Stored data

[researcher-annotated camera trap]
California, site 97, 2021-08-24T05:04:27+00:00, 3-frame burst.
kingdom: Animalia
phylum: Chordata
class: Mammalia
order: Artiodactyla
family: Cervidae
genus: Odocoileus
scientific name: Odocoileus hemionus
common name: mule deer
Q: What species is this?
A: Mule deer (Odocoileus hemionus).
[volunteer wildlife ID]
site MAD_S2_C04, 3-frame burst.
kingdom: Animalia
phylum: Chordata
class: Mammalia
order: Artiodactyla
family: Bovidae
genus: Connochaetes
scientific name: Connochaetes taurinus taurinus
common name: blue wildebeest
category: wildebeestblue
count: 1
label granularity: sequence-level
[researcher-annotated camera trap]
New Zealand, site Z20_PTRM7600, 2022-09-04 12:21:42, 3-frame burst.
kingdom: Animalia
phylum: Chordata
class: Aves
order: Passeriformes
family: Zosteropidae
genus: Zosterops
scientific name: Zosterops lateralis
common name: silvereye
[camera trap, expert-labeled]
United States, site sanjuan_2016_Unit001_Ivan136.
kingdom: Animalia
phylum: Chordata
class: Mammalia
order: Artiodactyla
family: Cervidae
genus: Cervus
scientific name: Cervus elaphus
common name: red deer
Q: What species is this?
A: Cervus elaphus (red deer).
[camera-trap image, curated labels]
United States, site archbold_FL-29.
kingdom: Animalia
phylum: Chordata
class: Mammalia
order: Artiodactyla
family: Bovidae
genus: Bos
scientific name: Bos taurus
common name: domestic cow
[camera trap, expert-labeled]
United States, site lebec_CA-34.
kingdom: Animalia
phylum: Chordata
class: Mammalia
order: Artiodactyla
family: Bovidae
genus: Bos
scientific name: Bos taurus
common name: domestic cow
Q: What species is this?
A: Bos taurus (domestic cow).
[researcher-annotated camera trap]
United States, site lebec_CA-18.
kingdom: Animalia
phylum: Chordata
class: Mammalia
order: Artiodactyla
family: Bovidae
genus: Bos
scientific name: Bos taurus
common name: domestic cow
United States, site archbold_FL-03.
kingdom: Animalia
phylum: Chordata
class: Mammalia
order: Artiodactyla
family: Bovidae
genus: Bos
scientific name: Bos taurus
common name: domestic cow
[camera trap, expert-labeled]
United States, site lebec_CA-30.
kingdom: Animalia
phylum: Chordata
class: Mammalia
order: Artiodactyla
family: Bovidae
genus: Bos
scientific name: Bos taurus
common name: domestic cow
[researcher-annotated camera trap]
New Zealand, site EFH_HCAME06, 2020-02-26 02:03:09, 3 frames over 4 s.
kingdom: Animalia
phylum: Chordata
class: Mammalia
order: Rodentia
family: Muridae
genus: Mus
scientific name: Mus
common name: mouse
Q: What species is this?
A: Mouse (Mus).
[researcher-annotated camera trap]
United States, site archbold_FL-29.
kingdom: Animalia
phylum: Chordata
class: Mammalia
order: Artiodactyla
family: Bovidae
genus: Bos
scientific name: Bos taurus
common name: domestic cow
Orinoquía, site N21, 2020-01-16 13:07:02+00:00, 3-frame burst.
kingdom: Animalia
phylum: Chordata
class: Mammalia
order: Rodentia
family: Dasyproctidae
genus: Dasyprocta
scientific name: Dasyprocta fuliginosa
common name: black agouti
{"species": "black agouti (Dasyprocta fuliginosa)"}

Directions for this task:
Return every line of the entries above that the string "United" appears in.

Exercise output:
United States, site sanjuan_2016_Unit001_Ivan136.
United States, site archbold_FL-29.
United States, site lebec_CA-34.
United States, site lebec_CA-18.
United States, site archbold_FL-03.
United States, site lebec_CA-30.
United States, site archbold_FL-29.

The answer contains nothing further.